» **Request**
Can you write each line of the records below as a JSON list of strings, one string per line, leaving out any blank lines?
-- start --
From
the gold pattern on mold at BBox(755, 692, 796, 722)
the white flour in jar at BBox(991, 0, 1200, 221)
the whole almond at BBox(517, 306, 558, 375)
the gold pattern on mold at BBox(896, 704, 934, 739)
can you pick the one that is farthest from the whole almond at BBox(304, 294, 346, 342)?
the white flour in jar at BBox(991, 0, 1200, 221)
-- end --
» **Problem solution**
[
  "From",
  "the gold pattern on mold at BBox(755, 692, 796, 722)",
  "the white flour in jar at BBox(991, 0, 1200, 221)",
  "the whole almond at BBox(517, 306, 558, 375)",
  "the gold pattern on mold at BBox(896, 704, 934, 739)",
  "can you pick the one that is farthest from the whole almond at BBox(304, 294, 346, 342)?",
  "the white flour in jar at BBox(991, 0, 1200, 221)"
]